Diplomasi Senyap di Ruang Tamu Jusuf Kalla

National Board Member Indonesian Red Cross, Pengurus Pusat Ikatan Ahli Kesehatan Masyarakat IAKMI, Ketua Komite Etik Penelitian Kesehatan dan Ketua Senat Universitas Esa Unggul.
·waktu baca 3 menit
Tulisan dari Dr CSP Wekadigunawan tidak mewakili pandangan dari redaksi kumparan
Di sebuah rumah yang teduh di kawasan Jakarta Selatan, Wakil Presiden RI ke-10 dan ke-12, Jusuf Kalla kembali memainkan peran khasnya yakni menjadi jembatan komunikasi. Pagi itu sekitar pukul 10 pagi, Selasa 3 Maret 2026, ia menerima kunjungan Duta Besar Iran untuk Indonesia, Mohammad Boroujerdi, dalam suasana hangat yang lebih menyerupai silaturahmi ketimbang pertemuan diplomatik resmi. Kerap pertemuan semacam ini disebut dengan quiet diplomacy/non-megaphone diplomacy atau diterjemahkan menjadi diplomasi senyap, yang memungkinkan semua pihak berbincang dan berdialog dengan lebih terbuka, namun tetap saling menghormati jika ada kerahasiaan yang tak boleh (untuk sementara waktu) diungkap ke media

Pertemuan berlangsung di ruang tamu yang tertata rapih dan nyaman, obrolan berlangsung penuh empati, selayaknya sahabat. Dubes Iran menyampaikan kondisi rakyatnya yang tengah menghadapi tekanan akibat eskalasi konflik di Timur Tengah. Dengan nada penuh harap, ia berkata: “Kami berharap Indonesia, sebagai negara besar dengan populasi Muslim terbesar di dunia, dapat menjadi jembatan. Rakyat kami sangat membutuhkan dukungan moral dan politik agar suara perdamaian lebih kuat terdengar.”

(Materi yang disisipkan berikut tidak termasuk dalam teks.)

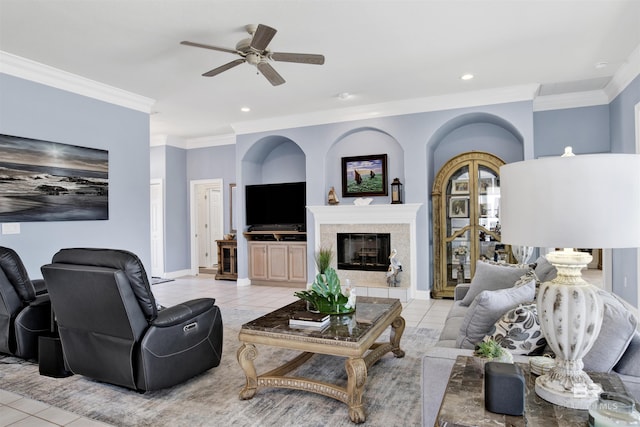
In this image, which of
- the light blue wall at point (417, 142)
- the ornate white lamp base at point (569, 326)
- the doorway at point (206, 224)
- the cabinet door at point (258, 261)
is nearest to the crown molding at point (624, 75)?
the light blue wall at point (417, 142)

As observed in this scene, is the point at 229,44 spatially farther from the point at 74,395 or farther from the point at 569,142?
the point at 569,142

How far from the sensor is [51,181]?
4.41 m

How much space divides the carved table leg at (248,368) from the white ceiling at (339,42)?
2.60 metres

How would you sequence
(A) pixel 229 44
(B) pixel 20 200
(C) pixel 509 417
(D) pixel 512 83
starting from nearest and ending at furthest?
1. (C) pixel 509 417
2. (A) pixel 229 44
3. (B) pixel 20 200
4. (D) pixel 512 83

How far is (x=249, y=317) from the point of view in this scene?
4824mm

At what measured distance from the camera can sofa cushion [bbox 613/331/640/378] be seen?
5.22ft

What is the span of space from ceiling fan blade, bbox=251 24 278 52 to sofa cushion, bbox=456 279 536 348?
7.70ft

Jusuf Kalla mendengarkan dengan seksama, lalu menanggapi dengan ketenangan khasnya. “Indonesia selalu konsisten mendukung perdamaian. Kita tidak ingin melihat rakyat menderita karena konflik yang tak berkesudahan. Jika semua pihak bersedia, Indonesia siap membantu membuka ruang dialog,” ujarnya tanpa keraguan sedikitpun.

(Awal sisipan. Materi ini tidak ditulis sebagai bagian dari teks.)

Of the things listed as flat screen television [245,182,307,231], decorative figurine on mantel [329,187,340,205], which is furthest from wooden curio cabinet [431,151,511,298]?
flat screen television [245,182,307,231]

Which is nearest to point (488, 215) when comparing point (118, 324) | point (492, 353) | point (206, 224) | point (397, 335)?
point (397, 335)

Percakapan itu mengalir tanpa protokol kaku. Di balik kesederhanaan rumah JK, diplomasi terasa lebih manusiawi. JK juga mengenakan batik berlengan panjang, tidak memakai jas resmi, untuk menandai perbincangan antar sahabat ini. Detail kecil seperti kedatangan Dubes dengan sedan mewah BMW Seri 7 justru menambah kontras yakni simbol status diplomatik bertemu dengan kesederhanaan seorang tokoh bangsa. Namun di dalam ruangan itu, simbol-simbol memudar, berganti dengan nilai kemanusiaan yang lebih nyata.

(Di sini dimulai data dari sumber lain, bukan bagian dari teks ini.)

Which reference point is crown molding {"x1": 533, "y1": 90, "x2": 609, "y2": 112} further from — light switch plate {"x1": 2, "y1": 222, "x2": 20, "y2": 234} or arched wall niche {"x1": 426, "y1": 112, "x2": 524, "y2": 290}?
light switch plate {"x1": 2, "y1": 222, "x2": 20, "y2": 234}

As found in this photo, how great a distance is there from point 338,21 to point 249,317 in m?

Peran Jusuf Kalla dalam percaturan diplomasi bukanlah hal baru. Ia dikenal sebagai arsitek perdamaian di dalam negeri, mulai dari konflik Poso, Ambon hingga Aceh, di mana ia berhasil meredakan ketegangan melalui pendekatan dialog dan kompromi. JK juga menjadi 'advisor' perdamaian di Afgahnistan dan Kolumbia. Rekam jejak itu membuatnya dihormati sebagai mediator yang mampu menghadirkan solusi di tengah kebuntuan. Kini, di usia senjanya, JK kembali menunjukkan relevansinya bahwa diplomasi tidak harus hadir di gedung-gedung megah, tetapi bisa dimulai dari ruang tamu seorang negarawan yang dipercaya.
Pertemuan Jusuf Kalla dengan Dubes Iran menjadi potret diplomasi senyap yang lahir dari ruang tamu seorang tokoh bangsa. Dengan pengalaman panjang sebagai mediator konflik, JK tetap dipercaya sebagai jembatan komunikasi. Ia membuktikan bahwa diplomasi sejati bukan hanya soal politik, melainkan juga soal hati—dan terkadang, cukup dimulai dari kehangatan senyum dan percakapan tulus.
-------------------------
Cri Sajjana Prajna Wekadigunawan pengurus pusat Palang Merah Indonesia Pusat menuliskan ini sebagai catatan sejarah agar dapat dibaca oleh kaum muda tentang pentingnya diplomasi dalam mewujudkan perdamaian.